Albert Camus
She-who-must-be-obeyed has been called for jury duty.
I have already served my time in durance vile, as one calls the enormous waiting room wherein the jurors-to-be toll the weary hours. Actually, the room is not enormous. It is, in fact, a bit smallish for the sharpers, grifters, lounge lizards, and dainty housewives gathered together, rehearsing their lines for 12 Angry Guys And Dolls.
She read the instructions, which extend to the clothing to be worn.
"No Camō...," she said, long "o".
I roused myself from selfless somnolence. "Camou?" I asked.
" Camō," she said. People today call it "camo..., long 'o' ". Even children are dressed in camo.

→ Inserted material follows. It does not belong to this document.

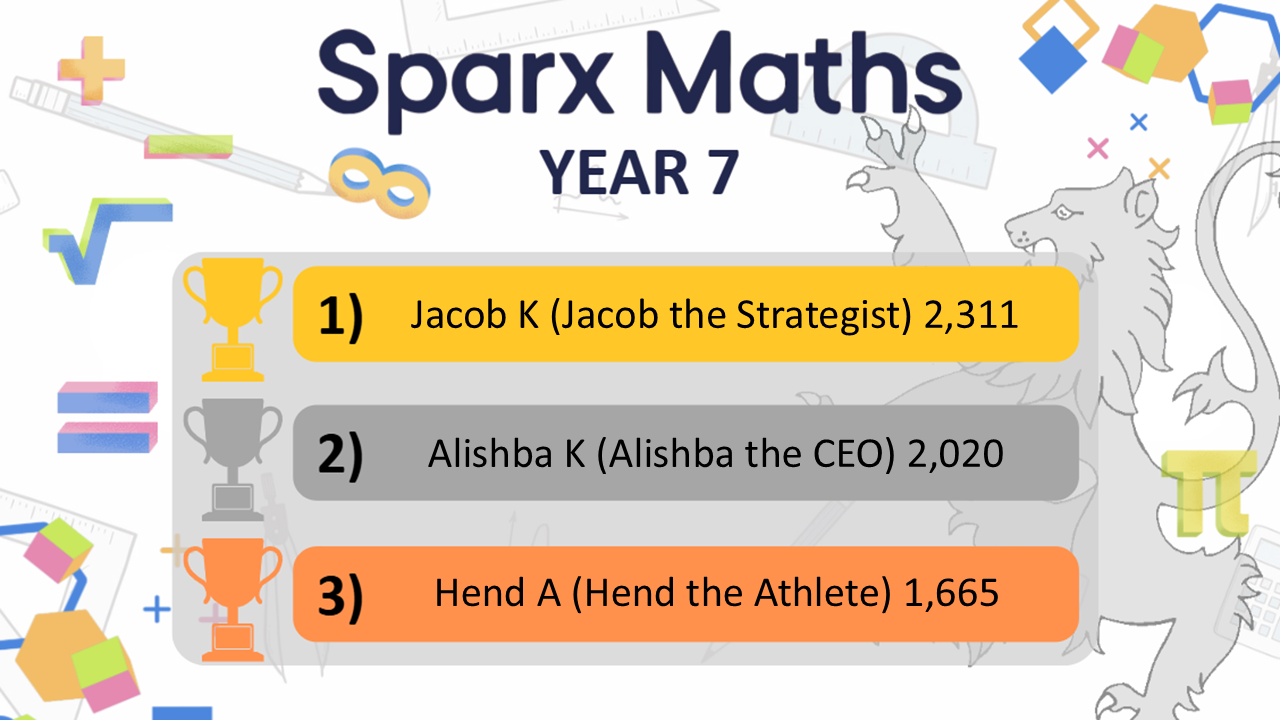 Sparx Maths
YEAR 7

1) Jacob K (Jacob the Strategist) 2,311

2) Alishba K (Alishba the CEO) 2,020

3) Hend A (Hend the Athlete) 1,665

I thought back to World War I. " Camo, camou, camə...,"
the last being that universal "uh" we use so much: "cam-uh" as in "cam-uh-flage".

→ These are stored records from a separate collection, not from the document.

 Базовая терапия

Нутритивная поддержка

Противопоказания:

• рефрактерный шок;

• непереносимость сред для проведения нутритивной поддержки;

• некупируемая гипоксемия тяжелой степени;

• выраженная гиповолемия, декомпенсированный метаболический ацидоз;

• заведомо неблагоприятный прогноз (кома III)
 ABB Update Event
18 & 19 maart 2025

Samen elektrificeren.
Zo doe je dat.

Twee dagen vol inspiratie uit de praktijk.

I decided to use "camou" for "camouflage" as well as "Camus" as in "Albert Camus", l'Algérien.
So I decided this winter a coat with enormous lapels would be my fashion statement, my Camou.
If on the very remote chance someone were to sidle up to me and ask me to envy them their new camo togs, I would look at them interrogatively, asking where the big lapels were!

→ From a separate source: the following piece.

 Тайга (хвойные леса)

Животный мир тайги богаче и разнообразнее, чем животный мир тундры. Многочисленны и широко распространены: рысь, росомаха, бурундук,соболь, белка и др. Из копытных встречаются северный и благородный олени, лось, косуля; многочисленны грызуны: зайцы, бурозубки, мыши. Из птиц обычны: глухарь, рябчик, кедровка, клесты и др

"Montag, everyone say 'camo'. How can you expect to relate with the readers of your blog if you insist on being so bizarre?"
I smiled.
"Anyone who reads the blog, reads it because it is different. Everyone has a thousand several writers writing about the mundane things they already have too much of....,"
I trailed off, thinking.
"I want everything to be different and fabulous."
She googled, rustled papers, then harrumphed.